Processing large compressed files with PHP

Jose Manuel Cardona
Softonic Engineering
6 min readApr 14, 2023

One day we received a new task: download a huge file on a daily basis and process it as quickly as possible to make the information available as soon as possible.

The problem with usual file processing methods

An Image representing a server downloading files from the cloud
Powered by Stable Diffusion

The usual approach involve downloading the file to disk, decompressing it, and then reading the file, which took too long. We could use libraries like Archive Tar to do the job.

We then started to investigate streaming download, but the file was compressed, and PHP doesn’t offer a built-in way to decompress a tar.gz file on the fly. However, it does offer stream filters, and this is where things started to get interesting.

Understanding the file requirements

The first thing to know is that the file is around 2 GB compressed, it is compressed using tar.gz, and it always contains a single file.

The challenge of working with tar.gz files

We tried to download the file using streaming and removing the first problematic layer, the GZIP compression.
So we could go with the native filters in PHP:

$stream = fopen('https://domain/path/to/file.tar.gz', 'rb');

stream_filter_append($stream, "zlib.inflate", STREAM_FILTER_READ);

Unfortunately it doesn’t work, because it work just with ZIP and not Gzip, so we need to check what are the differences between them with the help of GZip RFC. There we can see that we can treat it as a Zip with some extra headers, so to be able to use the zlib.inflate filter, we need to remove the GZip headers first, and we went for it.
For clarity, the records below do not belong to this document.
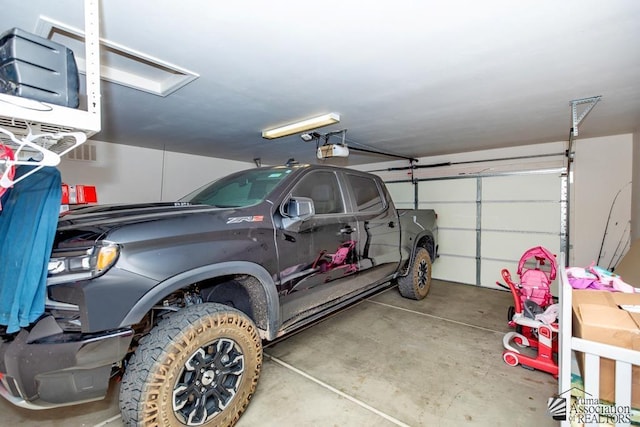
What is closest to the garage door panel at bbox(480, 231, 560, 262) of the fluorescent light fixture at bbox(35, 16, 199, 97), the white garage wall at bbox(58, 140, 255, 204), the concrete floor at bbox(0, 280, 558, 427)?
the concrete floor at bbox(0, 280, 558, 427)

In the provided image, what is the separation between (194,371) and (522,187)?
6110 millimetres

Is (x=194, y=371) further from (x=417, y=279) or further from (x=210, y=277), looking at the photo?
(x=417, y=279)

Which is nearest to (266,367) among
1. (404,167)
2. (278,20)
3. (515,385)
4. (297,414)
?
(297,414)

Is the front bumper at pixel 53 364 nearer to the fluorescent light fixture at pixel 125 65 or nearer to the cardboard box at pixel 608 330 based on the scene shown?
the fluorescent light fixture at pixel 125 65

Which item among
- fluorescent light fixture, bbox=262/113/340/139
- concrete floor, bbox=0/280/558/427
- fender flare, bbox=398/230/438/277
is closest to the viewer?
concrete floor, bbox=0/280/558/427

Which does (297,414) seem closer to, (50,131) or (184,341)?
(184,341)

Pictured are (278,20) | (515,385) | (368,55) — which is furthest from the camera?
(515,385)

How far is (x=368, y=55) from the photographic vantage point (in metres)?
2.18

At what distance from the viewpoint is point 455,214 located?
619cm

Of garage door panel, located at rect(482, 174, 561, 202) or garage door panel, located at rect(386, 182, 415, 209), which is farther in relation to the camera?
garage door panel, located at rect(386, 182, 415, 209)

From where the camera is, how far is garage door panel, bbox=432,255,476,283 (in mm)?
5957

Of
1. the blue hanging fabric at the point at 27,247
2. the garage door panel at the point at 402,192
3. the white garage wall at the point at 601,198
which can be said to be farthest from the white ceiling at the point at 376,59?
the garage door panel at the point at 402,192

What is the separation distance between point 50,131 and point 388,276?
3584 mm

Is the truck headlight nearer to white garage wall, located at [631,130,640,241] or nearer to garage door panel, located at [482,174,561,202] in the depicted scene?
white garage wall, located at [631,130,640,241]
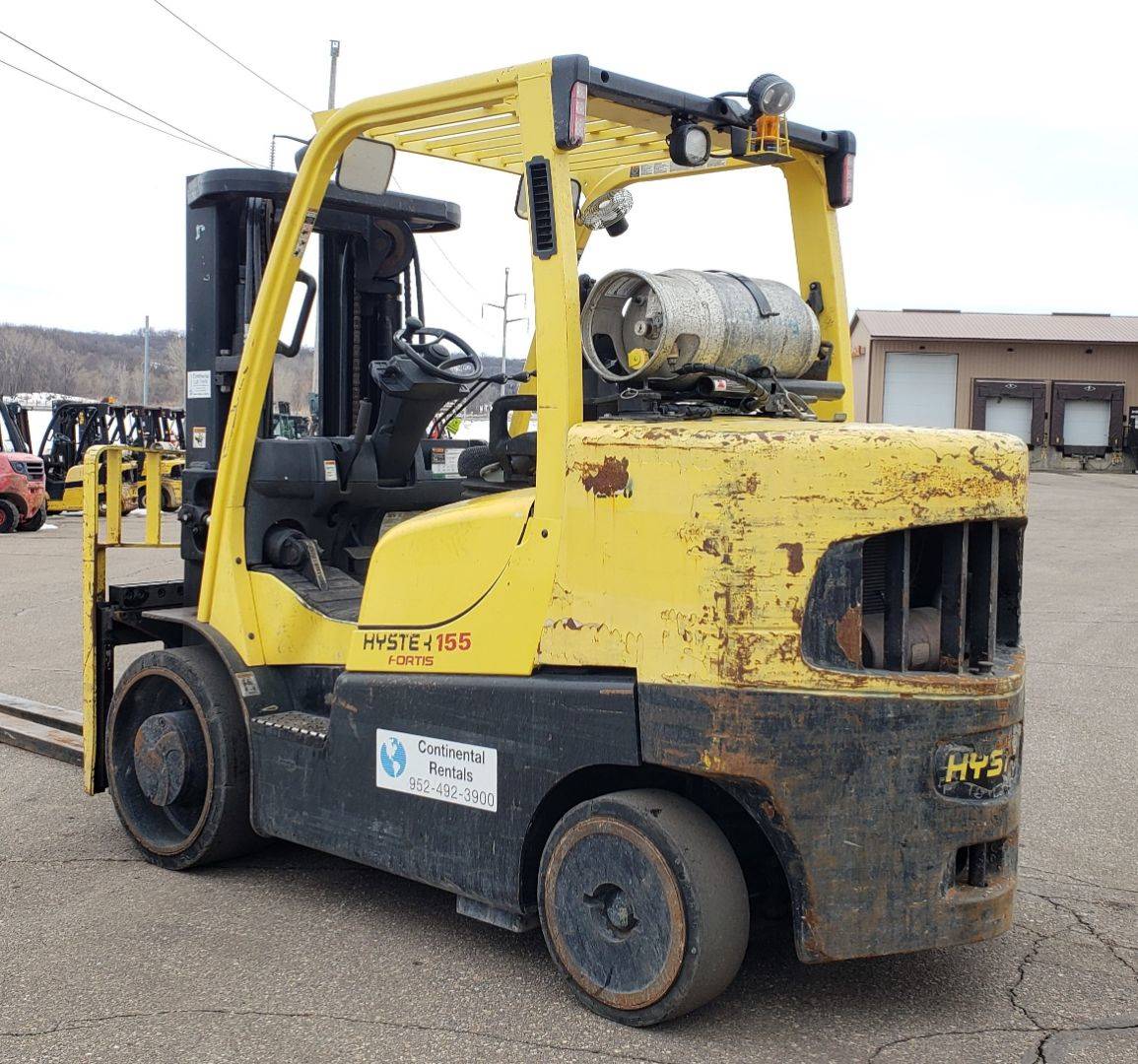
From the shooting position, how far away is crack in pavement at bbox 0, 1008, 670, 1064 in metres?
3.83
Creating a custom stream filter to remove gzip headers

After researching how the stream filters work, we found that we can create our own filters, so we created a filter to remove the gzip headers and we could use the zlib.inflate filter.

<?php

declare(strict_types=1);

namespace App\Infrastructure\StreamFilters;

use php_user_filter;

class GzipHeaderFilter extends php_user_filter
{
private const DEFAULT_HEADER_LENGTH = 8;

private bool $headerProcessed = false;

public function filter($in, $out, &$consumed, $closing): int
{
while ($bucket = stream_bucket_make_writeable($in)) {
if (!$this->headerProcessed) {
$headerLen = self::DEFAULT_HEADER_LENGTH;
$header = substr((string)$bucket->data, 0, $headerLen);
$flags = ord($header[1]);
if (($flags & 0x08) !== 0) {
// a filename is present
$headerLen = strpos((string)$bucket->data, "\0", $headerLen) + 1;
}

$bucket->data = substr((string)$bucket->data, $headerLen);
$this->headerProcessed = true;
}

$consumed += $bucket->datalen;

stream_bucket_append($out, $bucket);
}

return PSFS_PASS_ON;
}
}

The important part here is the if that contains the logic to remove the header, and the stream_bucket_append that append the bucket to the output stream.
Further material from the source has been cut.